[Information shown]:
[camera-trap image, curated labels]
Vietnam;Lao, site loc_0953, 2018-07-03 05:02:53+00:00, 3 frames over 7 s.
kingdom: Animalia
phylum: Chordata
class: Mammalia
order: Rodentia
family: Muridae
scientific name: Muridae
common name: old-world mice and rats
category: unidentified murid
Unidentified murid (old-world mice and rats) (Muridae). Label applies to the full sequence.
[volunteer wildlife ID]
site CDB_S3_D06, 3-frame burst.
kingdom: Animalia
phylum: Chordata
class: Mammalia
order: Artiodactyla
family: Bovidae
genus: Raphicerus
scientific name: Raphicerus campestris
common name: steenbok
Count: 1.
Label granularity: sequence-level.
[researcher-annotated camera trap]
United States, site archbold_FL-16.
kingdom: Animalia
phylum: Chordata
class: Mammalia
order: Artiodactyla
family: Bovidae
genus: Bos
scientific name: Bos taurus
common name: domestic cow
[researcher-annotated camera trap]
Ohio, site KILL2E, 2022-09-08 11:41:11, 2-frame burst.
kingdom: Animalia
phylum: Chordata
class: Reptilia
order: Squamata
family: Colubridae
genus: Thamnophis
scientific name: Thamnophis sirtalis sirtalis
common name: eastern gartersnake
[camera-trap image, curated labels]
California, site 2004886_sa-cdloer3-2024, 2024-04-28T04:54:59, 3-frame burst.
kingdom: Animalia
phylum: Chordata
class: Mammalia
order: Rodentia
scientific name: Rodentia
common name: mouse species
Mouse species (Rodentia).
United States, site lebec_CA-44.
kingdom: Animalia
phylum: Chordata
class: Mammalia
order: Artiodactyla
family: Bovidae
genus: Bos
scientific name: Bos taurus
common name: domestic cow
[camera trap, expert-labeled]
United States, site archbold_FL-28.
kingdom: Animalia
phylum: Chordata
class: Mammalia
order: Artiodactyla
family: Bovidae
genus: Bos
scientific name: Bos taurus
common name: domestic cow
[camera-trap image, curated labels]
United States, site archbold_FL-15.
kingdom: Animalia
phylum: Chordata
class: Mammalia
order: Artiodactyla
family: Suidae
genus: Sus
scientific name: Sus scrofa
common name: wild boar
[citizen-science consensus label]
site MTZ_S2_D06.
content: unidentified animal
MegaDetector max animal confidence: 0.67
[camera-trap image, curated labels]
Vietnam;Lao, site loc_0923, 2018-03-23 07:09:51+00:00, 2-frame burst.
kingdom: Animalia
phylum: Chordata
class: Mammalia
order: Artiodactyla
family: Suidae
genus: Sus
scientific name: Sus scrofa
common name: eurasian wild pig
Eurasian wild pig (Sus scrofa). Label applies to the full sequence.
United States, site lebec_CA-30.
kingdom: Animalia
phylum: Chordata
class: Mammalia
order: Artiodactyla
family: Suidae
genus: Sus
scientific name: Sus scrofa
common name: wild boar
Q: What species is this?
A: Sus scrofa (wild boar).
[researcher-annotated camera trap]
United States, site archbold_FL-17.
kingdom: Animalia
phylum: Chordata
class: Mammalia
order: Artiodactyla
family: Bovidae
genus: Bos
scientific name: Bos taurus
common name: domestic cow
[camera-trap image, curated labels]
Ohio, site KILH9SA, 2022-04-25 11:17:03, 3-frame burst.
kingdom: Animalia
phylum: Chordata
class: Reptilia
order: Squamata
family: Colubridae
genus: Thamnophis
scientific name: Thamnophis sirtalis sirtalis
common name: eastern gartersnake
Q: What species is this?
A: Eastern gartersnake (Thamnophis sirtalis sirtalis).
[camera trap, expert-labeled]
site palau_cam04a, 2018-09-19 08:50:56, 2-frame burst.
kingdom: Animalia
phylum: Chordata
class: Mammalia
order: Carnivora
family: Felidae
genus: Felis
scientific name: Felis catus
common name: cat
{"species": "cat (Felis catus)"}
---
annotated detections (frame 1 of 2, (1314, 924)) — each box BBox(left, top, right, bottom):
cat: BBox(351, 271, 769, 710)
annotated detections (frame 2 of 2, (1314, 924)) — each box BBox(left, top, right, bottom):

[What is expected]: The records are to be retyped exactly. No line may be skipped.

[Solution to the exercise]:
[camera-trap image, curated labels]
Vietnam;Lao, site loc_0953, 2018-07-03 05:02:53+00:00, 3 frames over 7 s.
kingdom: Animalia
phylum: Chordata
class: Mammalia
order: Rodentia
family: Muridae
scientific name: Muridae
common name: old-world mice and rats
category: unidentified murid
Unidentified murid (old-world mice and rats) (Muridae). Label applies to the full sequence.
[volunteer wildlife ID]
site CDB_S3_D06, 3-frame burst.
kingdom: Animalia
phylum: Chordata
class: Mammalia
order: Artiodactyla
family: Bovidae
genus: Raphicerus
scientific name: Raphicerus campestris
common name: steenbok
Count: 1.
Label granularity: sequence-level.
[researcher-annotated camera trap]
United States, site archbold_FL-16.
kingdom: Animalia
phylum: Chordata
class: Mammalia
order: Artiodactyla
family: Bovidae
genus: Bos
scientific name: Bos taurus
common name: domestic cow
[researcher-annotated camera trap]
Ohio, site KILL2E, 2022-09-08 11:41:11, 2-frame burst.
kingdom: Animalia
phylum: Chordata
class: Reptilia
order: Squamata
family: Colubridae
genus: Thamnophis
scientific name: Thamnophis sirtalis sirtalis
common name: eastern gartersnake
[camera-trap image, curated labels]
California, site 2004886_sa-cdloer3-2024, 2024-04-28T04:54:59, 3-frame burst.
kingdom: Animalia
phylum: Chordata
class: Mammalia
order: Rodentia
scientific name: Rodentia
common name: mouse species
Mouse species (Rodentia).
United States, site lebec_CA-44.
kingdom: Animalia
phylum: Chordata
class: Mammalia
order: Artiodactyla
family: Bovidae
genus: Bos
scientific name: Bos taurus
common name: domestic cow
[camera trap, expert-labeled]
United States, site archbold_FL-28.
kingdom: Animalia
phylum: Chordata
class: Mammalia
order: Artiodactyla
family: Bovidae
genus: Bos
scientific name: Bos taurus
common name: domestic cow
[camera-trap image, curated labels]
United States, site archbold_FL-15.
kingdom: Animalia
phylum: Chordata
class: Mammalia
order: Artiodactyla
family: Suidae
genus: Sus
scientific name: Sus scrofa
common name: wild boar
[citizen-science consensus label]
site MTZ_S2_D06.
content: unidentified animal
MegaDetector max animal confidence: 0.67
[camera-trap image, curated labels]
Vietnam;Lao, site loc_0923, 2018-03-23 07:09:51+00:00, 2-frame burst.
kingdom: Animalia
phylum: Chordata
class: Mammalia
order: Artiodactyla
family: Suidae
genus: Sus
scientific name: Sus scrofa
common name: eurasian wild pig
Eurasian wild pig (Sus scrofa). Label applies to the full sequence.
United States, site lebec_CA-30.
kingdom: Animalia
phylum: Chordata
class: Mammalia
order: Artiodactyla
family: Suidae
genus: Sus
scientific name: Sus scrofa
common name: wild boar
Q: What species is this?
A: Sus scrofa (wild boar).
[researcher-annotated camera trap]
United States, site archbold_FL-17.
kingdom: Animalia
phylum: Chordata
class: Mammalia
order: Artiodactyla
family: Bovidae
genus: Bos
scientific name: Bos taurus
common name: domestic cow
[camera-trap image, curated labels]
Ohio, site KILH9SA, 2022-04-25 11:17:03, 3-frame burst.
kingdom: Animalia
phylum: Chordata
class: Reptilia
order: Squamata
family: Colubridae
genus: Thamnophis
scientific name: Thamnophis sirtalis sirtalis
common name: eastern gartersnake
Q: What species is this?
A: Eastern gartersnake (Thamnophis sirtalis sirtalis).
[camera trap, expert-labeled]
site palau_cam04a, 2018-09-19 08:50:56, 2-frame burst.
kingdom: Animalia
phylum: Chordata
class: Mammalia
order: Carnivora
family: Felidae
genus: Felis
scientific name: Felis catus
common name: cat
{"species": "cat (Felis catus)"}
---
annotated detections (frame 1 of 2, (1314, 924)) — each box BBox(left, top, right, bottom):
cat: BBox(351, 271, 769, 710)
annotated detections (frame 2 of 2, (1314, 924)) — each box BBox(left, top, right, bottom):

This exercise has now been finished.